Rabu, 08 Agustus 2012

Sebuah Kisah

     "Jam 2 teng!"
     "Ok, boss." Pemuda itu mengacungkan jempol kanannya.
     Lelaki tua itu, tanpa diminta langsung keluar dan menutup pintu.
****
     Uh, kenapa harus sepayah ini. Bukankah, mereka dengan amat sangat mudah melakukannya. Dan giliranku, harus merangkak pula. Pemuda itu sudah pun berada di separoh jalan. Di dongakkannya kepalanya. Serasa puncak gedung itu setinggi langit. Ia alihkan pandangan ke bawah, curam bukan main dalamnya. Sebenarnya, ia sendiri tidak tahu bagaimana ia bisa sampai disini. Dan apa yang tengah dilakukannya. Berhati-hati ia merayap. Memanjat gedung bertingkat tanpa tali pengaman. Hati-hatinya berakhir ketika kaki kirinya tergelincir dari pijakannya. Secara spontan di ikuti oleh kaki sebelahnya. Kini ia hanya bertahan pada kekuatan tangan. Tak kuasa lebih lama, ia terjatuh. "Haaaaaaaaaaaaaa".
****
      Matanya terbelalak. Ia terjaga. Untung hanya sebuah mimpi.
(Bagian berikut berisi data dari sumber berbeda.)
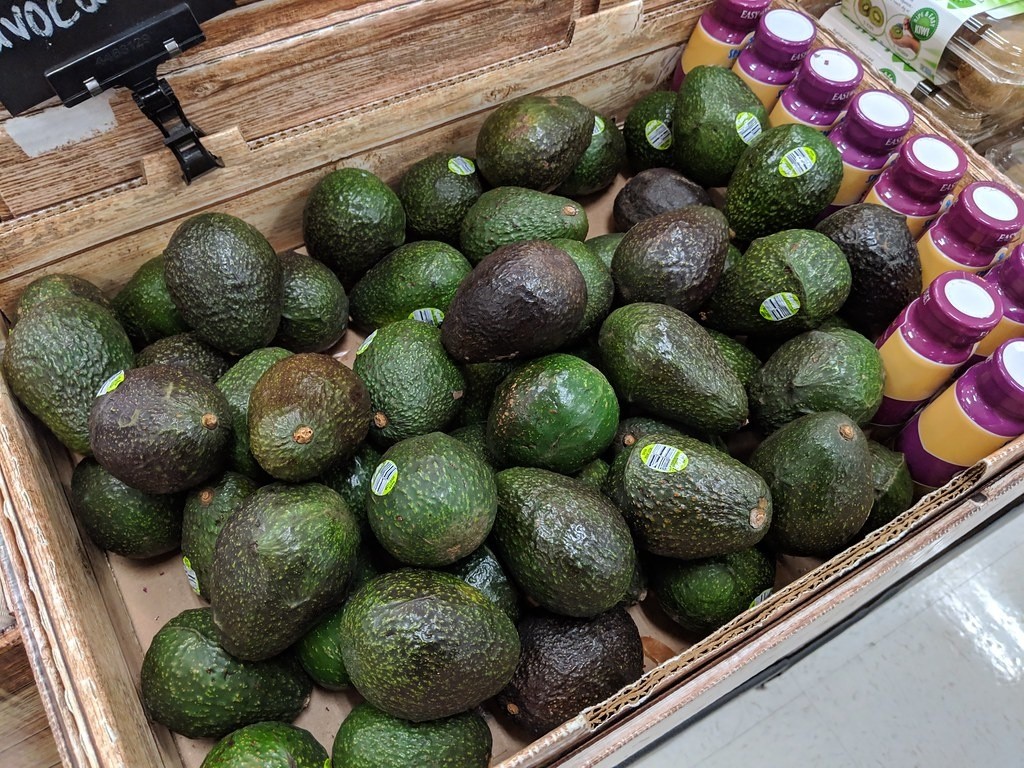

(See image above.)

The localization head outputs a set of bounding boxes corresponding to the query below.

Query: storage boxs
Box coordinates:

Seandainya itu kenyataan, pasti ketika mendarat ia langsung menjadi mayat. Matanya bahkan semakin terbelalak ketika mendapati jam di dinding menunjukkan pukul empat. Jam itu mengejeknya.
****
       "Kan sudah dibilang pasang alarm."
       "Ambilkan mie nya, yah."
       Lelaki itu bergegas menyodorkan tiga bungkus mie instan kepada anaknya.
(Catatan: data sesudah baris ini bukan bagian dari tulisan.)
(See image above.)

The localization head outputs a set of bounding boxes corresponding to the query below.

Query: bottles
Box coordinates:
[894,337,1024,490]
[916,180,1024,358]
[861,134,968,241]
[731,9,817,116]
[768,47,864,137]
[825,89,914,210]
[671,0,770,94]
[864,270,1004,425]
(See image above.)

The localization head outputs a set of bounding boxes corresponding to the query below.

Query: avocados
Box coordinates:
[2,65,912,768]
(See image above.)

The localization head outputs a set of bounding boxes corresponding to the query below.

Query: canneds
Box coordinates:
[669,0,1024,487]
       "Sudah." jawab pemuda tersebut.
       "Makanya kalau tidur jangan jadi batu. Tsunami datang pun pasti tak terjaga." Timpal sang ayah lagi.
       Tak mungkin pemuda itu mengatai yang sama pada ayahnya. Meskipun ia tahu, kalau ayahnya sudah tidur, badai tornado pun takkan sanggup untuk membangunkannya. Pemuda itu hanya menghela nafas.
       Tak berselang lama, keduanya makan dengan sekenanya. Apa enaknya makan jika harus berkejaran dengan waktu.
       Sebuah panggilan masuk. Di layar tertera "Mama".
       "Sudah sahur, An? mama baru sadar telah kehabisan pulsa. sekarang baru di isi pulsanya." 
       "Mmmm baru selesai. Ita tanya terus, kapan katanya mama selesai sertifikasinya?"